Patients underwent transurethral resection and induction chemoradiation to 40 Gy. Those who achieved a complete response received consolidation chemoradiation to 64 Gy; others underwent cystectomy. In the experimental arm, induction and consolidation chemotherapy consisted of gemcitabine 27 mg/m2 delivered twice weekly.
Adjuvant chemotherapy, consisting of cisplatin and gemcitabine, was also administered. If patients could not tolerate cispltain, paclitaxel was used as a substitute.
The primary endpoint was the rate of freedom from distant metastasis at three years (DMF3). The investigators assessed whether either regimen exceeded a DMF3 benchmark of 75% (the study was not statistically powered to compare the two regimens).
In the FCT group, the DMF3 rate was 78% (21 of 27 evaluable patients), with a 95% CI of 65-91%. In the GD group, the rate was 84% (21 of 25 evaluable patients), with a 95% CI of 72-96%. Both groups met the prespecified 75% benchmark.
The bladder-intact distant metastasis-free survival rate at three years was 67% in the FCT arm and 72% in the GD arm. Rates of complete response to induction chemoradiation were 88% and 78%, respectively. All of these rates compared favorably with the results of previous RTOG trials.

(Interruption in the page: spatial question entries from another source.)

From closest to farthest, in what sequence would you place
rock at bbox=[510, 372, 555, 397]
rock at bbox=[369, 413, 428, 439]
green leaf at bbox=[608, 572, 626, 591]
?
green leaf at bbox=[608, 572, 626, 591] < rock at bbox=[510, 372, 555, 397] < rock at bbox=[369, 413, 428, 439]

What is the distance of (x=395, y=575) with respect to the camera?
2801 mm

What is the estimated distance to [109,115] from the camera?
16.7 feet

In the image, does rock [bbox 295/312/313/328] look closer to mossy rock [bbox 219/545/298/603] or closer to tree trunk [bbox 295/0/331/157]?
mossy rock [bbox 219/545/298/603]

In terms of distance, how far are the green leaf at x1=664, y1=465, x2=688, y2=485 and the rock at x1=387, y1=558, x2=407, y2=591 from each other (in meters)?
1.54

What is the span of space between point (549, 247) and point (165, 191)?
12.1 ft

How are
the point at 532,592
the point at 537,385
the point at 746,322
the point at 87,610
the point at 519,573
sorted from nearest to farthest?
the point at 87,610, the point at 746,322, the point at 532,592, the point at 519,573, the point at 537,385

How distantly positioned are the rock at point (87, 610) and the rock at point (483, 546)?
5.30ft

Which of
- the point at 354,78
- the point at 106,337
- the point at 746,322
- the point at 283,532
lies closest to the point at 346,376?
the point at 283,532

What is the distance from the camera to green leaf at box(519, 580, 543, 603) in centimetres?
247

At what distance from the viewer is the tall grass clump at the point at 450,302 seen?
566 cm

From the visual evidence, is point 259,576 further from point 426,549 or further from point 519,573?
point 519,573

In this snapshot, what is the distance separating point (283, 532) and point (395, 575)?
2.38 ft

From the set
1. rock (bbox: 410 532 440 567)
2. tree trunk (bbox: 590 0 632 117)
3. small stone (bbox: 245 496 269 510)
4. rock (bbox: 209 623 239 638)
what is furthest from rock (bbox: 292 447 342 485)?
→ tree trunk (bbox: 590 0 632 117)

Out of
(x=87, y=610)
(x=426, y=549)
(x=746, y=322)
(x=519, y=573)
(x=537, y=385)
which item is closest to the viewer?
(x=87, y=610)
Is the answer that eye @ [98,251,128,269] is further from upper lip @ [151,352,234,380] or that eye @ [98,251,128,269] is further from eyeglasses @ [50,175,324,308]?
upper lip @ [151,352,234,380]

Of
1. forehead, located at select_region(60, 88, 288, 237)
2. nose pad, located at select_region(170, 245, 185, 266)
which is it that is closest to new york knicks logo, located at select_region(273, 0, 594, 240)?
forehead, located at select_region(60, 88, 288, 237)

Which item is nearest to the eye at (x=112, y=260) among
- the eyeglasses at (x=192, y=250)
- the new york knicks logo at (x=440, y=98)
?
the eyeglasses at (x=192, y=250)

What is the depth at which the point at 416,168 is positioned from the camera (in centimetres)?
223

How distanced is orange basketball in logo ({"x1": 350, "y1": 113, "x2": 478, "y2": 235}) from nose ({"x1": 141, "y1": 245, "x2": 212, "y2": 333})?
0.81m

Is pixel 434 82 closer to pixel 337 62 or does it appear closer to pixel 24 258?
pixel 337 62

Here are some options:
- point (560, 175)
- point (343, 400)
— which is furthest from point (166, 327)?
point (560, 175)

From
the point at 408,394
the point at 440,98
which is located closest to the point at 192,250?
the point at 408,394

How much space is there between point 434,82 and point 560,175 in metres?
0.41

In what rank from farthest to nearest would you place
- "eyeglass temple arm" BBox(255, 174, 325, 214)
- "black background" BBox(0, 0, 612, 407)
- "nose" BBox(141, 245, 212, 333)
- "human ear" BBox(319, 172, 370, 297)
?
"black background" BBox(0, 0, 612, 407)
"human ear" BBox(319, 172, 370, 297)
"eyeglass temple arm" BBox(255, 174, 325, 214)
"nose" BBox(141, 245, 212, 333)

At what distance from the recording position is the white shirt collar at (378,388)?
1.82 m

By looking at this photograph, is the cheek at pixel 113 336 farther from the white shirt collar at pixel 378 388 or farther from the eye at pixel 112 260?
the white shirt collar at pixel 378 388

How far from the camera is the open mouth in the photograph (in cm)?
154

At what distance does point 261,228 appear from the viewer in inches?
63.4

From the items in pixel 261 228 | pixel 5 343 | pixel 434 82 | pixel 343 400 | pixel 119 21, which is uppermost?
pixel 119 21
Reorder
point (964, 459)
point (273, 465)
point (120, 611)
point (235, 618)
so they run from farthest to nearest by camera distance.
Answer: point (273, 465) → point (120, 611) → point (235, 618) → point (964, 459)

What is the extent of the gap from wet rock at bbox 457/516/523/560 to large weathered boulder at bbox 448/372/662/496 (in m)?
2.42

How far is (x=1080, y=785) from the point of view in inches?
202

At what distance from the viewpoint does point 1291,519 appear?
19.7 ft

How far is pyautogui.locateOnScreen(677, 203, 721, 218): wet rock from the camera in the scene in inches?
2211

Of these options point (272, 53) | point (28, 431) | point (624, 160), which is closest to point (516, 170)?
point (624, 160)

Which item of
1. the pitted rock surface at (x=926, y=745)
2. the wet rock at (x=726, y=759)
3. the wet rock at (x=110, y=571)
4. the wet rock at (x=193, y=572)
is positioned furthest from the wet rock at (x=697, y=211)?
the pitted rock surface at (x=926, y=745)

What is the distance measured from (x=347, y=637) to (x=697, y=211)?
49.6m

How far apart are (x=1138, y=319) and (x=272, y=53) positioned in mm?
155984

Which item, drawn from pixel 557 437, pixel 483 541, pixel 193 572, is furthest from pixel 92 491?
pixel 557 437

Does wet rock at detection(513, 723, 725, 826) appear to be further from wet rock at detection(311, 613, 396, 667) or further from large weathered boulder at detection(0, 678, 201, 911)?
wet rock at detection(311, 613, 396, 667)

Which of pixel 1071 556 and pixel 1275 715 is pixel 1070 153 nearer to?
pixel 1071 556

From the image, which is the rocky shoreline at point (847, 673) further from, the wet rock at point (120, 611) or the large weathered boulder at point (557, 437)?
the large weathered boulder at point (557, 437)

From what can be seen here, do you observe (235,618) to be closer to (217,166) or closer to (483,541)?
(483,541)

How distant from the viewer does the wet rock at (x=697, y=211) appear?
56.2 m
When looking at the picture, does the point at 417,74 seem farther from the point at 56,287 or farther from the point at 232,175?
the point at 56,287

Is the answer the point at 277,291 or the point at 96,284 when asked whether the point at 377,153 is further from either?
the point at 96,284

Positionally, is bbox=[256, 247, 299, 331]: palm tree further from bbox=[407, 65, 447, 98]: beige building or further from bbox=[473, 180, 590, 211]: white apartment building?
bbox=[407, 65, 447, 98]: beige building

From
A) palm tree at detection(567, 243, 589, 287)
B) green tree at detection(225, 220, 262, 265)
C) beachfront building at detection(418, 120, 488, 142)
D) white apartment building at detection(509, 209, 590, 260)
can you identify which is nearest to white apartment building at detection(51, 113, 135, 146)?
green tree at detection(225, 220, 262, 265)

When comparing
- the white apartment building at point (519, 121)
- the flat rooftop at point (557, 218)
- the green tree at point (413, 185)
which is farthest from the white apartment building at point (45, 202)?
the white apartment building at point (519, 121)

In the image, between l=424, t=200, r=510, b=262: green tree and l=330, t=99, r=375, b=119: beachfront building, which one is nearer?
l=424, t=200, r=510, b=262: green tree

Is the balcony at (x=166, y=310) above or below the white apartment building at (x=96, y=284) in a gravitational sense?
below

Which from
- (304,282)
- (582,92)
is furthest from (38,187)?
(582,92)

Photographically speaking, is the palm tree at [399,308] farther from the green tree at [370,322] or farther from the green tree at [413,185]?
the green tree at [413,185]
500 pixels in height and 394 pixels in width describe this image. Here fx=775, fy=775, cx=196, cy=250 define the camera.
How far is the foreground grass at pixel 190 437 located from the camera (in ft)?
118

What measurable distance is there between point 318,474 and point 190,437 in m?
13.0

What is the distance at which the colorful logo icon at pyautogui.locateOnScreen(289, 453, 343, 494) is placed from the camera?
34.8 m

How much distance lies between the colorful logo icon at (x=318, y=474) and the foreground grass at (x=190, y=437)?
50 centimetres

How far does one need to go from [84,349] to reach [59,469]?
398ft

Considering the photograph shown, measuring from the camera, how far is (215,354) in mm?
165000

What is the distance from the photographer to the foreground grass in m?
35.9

Treatment-related grade 3/4 adverse events were noted in 64% of patients in the FCT arm and 55% of patients in the GD arm during treatment. During the first six months after the end of treatment, the respective rates were 25% and 16%. The rates in both time periods were statistically similar.
About half of grade 3/4 events were hematologic, and only two or three gastrointestinal or genitourinary events were observed in each arm.
No definitive conclusion can be drawn about the toxicity of once-daily versus twice-daily radiation as part of trimodality therapy, since the patients in the two treatment arms received different chemotherapy regimens.